[Data listing]
□ □ □

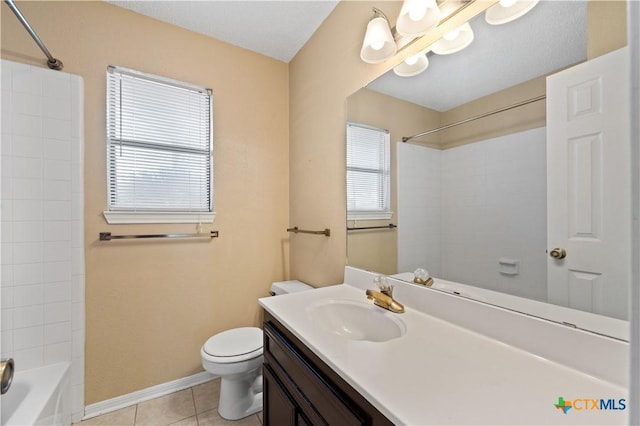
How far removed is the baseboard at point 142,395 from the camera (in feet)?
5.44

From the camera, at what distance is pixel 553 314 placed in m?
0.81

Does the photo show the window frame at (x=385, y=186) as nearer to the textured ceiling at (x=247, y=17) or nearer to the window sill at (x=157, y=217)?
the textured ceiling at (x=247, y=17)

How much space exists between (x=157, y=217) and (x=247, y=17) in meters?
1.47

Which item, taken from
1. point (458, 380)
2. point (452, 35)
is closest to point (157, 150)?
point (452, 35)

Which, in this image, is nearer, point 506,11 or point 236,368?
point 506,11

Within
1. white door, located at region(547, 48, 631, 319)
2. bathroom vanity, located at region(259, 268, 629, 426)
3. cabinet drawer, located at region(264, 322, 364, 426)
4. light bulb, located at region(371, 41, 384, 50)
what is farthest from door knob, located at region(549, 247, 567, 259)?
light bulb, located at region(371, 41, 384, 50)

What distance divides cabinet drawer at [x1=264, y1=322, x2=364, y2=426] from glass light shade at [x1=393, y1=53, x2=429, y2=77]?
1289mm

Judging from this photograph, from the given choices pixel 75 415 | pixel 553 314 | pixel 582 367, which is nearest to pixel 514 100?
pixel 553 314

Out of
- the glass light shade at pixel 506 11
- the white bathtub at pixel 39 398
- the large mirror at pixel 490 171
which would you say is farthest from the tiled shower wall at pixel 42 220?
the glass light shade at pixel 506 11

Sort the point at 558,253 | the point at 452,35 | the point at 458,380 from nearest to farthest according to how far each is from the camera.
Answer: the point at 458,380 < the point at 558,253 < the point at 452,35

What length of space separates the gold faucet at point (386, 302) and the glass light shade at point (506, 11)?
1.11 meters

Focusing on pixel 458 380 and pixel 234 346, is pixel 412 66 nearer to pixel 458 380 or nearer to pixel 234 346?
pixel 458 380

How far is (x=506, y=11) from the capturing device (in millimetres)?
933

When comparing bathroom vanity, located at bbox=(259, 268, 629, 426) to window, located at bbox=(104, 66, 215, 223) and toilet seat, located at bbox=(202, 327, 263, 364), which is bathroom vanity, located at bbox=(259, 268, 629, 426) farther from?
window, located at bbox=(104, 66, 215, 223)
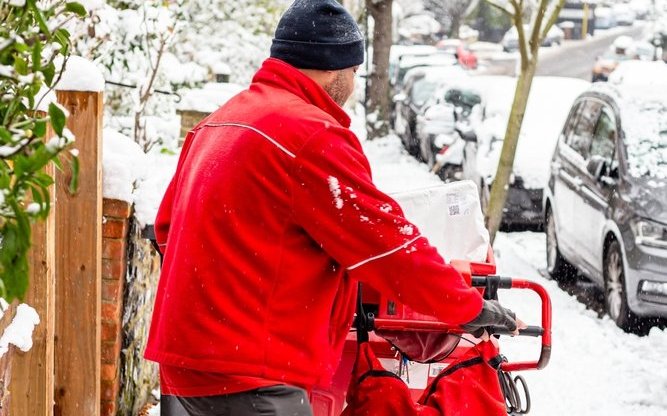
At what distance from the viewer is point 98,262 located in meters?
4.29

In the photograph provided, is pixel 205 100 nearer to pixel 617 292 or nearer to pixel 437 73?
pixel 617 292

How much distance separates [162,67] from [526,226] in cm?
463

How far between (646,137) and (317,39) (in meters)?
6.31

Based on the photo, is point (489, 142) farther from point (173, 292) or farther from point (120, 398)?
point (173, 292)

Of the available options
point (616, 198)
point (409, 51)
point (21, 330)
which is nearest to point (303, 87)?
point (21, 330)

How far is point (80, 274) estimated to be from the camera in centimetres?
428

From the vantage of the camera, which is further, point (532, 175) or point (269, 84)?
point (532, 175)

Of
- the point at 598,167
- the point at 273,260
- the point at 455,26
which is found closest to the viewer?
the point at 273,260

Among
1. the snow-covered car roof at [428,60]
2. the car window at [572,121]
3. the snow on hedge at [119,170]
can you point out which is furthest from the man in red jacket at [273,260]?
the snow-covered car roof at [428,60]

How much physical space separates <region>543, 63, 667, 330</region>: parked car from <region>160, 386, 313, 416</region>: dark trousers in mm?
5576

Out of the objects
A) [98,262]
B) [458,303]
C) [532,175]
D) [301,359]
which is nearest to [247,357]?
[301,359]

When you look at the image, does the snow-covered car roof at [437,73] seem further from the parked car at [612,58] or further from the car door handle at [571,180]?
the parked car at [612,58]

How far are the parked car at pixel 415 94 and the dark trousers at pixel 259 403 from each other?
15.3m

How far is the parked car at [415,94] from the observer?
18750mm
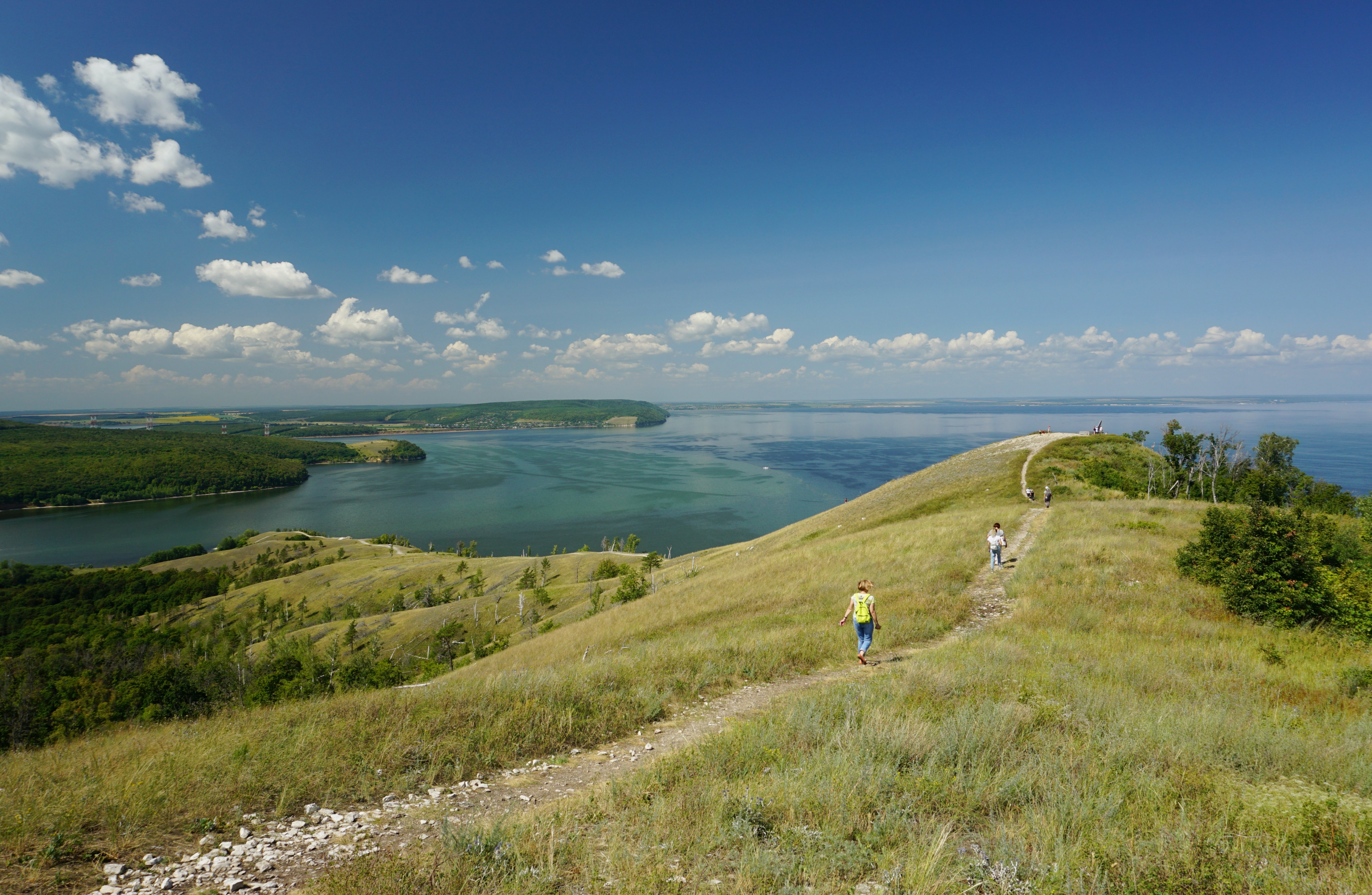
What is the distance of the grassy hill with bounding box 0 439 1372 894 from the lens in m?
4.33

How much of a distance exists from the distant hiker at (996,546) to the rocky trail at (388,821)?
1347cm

□ □ □

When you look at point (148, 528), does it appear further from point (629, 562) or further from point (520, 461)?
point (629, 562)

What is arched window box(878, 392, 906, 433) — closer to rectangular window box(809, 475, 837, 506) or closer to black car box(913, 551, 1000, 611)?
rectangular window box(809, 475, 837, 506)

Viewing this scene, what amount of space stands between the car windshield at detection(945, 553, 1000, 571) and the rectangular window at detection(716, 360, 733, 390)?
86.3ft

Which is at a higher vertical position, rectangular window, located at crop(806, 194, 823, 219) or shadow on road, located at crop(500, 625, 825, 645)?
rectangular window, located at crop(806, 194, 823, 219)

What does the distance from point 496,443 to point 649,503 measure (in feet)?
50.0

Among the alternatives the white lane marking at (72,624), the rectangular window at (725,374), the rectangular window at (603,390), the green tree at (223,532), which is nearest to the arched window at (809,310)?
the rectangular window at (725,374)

□ □ □

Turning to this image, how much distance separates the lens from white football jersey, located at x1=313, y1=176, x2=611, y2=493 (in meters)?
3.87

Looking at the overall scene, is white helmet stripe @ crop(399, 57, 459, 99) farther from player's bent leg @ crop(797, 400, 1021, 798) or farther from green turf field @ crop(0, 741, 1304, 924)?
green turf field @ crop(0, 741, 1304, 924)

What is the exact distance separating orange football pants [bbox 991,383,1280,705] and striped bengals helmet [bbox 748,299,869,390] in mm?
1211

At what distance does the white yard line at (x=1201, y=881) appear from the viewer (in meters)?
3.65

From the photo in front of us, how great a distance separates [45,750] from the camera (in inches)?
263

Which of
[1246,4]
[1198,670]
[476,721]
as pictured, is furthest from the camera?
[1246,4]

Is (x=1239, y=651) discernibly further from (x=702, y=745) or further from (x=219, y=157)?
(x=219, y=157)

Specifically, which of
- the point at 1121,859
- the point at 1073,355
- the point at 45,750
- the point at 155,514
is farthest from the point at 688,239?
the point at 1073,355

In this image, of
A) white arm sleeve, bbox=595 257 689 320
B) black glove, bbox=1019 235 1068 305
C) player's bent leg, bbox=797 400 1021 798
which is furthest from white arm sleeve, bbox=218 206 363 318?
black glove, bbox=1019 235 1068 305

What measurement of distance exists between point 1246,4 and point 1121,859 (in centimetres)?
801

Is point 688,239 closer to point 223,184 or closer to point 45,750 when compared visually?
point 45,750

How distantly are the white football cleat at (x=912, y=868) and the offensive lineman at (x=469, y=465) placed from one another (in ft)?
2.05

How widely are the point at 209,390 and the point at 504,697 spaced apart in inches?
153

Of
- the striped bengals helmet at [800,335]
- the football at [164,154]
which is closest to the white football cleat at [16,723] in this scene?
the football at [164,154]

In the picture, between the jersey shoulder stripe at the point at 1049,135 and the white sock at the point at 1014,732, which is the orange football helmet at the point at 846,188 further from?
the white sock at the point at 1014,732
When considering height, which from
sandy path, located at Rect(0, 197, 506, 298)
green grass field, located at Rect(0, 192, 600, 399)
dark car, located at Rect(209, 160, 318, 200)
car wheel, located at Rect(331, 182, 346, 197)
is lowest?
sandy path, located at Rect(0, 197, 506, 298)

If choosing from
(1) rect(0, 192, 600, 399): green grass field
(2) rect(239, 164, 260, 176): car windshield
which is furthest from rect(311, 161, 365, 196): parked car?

□ □ □

SET TASK:
List every line of the items above that contains the word "scene", treating uppercase and lowercase as different.

RESULT OF THIS TASK:
Viewing this scene, what amount of space stands between the car windshield at detection(945, 553, 1000, 571) and the rectangular window at detection(716, 360, 733, 390)?
Looking at the overall scene, is white helmet stripe @ crop(399, 57, 459, 99) farther from player's bent leg @ crop(797, 400, 1021, 798) or farther from green turf field @ crop(0, 741, 1304, 924)?
which is closest to the white football cleat at [16,723] in this scene?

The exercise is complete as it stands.